Somewhere in the southern continent of TERA, the major new MMO from the minds behind Lineage II, there is a city. Velika, the ‘City Of Wheels’, is a topsy-turvy industrial hub which somehow makes sense despite most of its inner workings being on the outside, gears grinding amid workshops, bazaars, vast libraries and the spoils of empire. Little in an Asian MMO could ever be called ‘innocuous’, but down just such a street there is a door.
Far beyond its frame stretch mountains, fields, sea and cerulean sky. And as you accept their invitation, something quite incredible happens for an open world adventure game: nothing happens at all. There’s no loading screen, no teleport between instances, and no pop-up sending you back to the treadmill to earn your Pass Through An Open Door privileges. You walk out, sweep the mouse to confirm that yes, you have just left a giant city which now stands fortified and whole behind you, and then keep on walking.
An unimpeded adventure is a rare and precious thing in games. It runs contrary to much a pay-to-play MMO depends on, handing you the keys to a kingdom worth millions of dollars for as little as a trial subscription – or indeed an open beta account. TERA has all the tools of oppression at its disposal. It could, like Aion: The Tower Of Eternity, for instance, use bottlenecks guarded by high-level mobs to shepherd you through the levels. But it doesn’t. It leaves it gates open and its mobs free to roam, creating a uniquely passive adventure for those inclined to wander.

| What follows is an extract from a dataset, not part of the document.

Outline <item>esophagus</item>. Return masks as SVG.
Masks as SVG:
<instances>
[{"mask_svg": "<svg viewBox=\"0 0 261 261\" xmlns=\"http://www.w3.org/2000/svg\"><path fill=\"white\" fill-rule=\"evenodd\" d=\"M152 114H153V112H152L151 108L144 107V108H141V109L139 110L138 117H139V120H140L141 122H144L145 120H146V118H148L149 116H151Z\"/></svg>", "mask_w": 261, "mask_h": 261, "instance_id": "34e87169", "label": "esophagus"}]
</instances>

That’s the background to this collection, one which enriched its creation no end. Around 90 per cent of these travels saw a character without training or equipment brush shoulders with creatures happy to inflict a one-hit kill if properly disturbed. Even spookier, these outlands of the Korean open beta were practically devoid of the players still grinding through regions where victory was actually possible. Stolen glimpses, then, of a quite stunning dress rehearsal.
Southern Arun accounts for roughly a third of TERA’s unimaginably vast world, and this supreme scale is the key to its generosity. Like the golden age of shareware when id Software would give you what felt like an entire Doom or Hexen for free, TERA spends big in the hope its players respond in kind. In this collection you’ll see a groundbreaking use of Unreal technology paint captivating scenes of nature and civilization in and out of balance. In the arid Rebellion Plains, a region choked by sandstorms and heat haze, epic ruins evoke an Ico or Shadow Of The Colossus. Cities elsewhere succumb willingly to creeping vines and roots, hide within towering ramparts, cower beneath raging volcanoes or sit humble before views that defy any number of screenshots.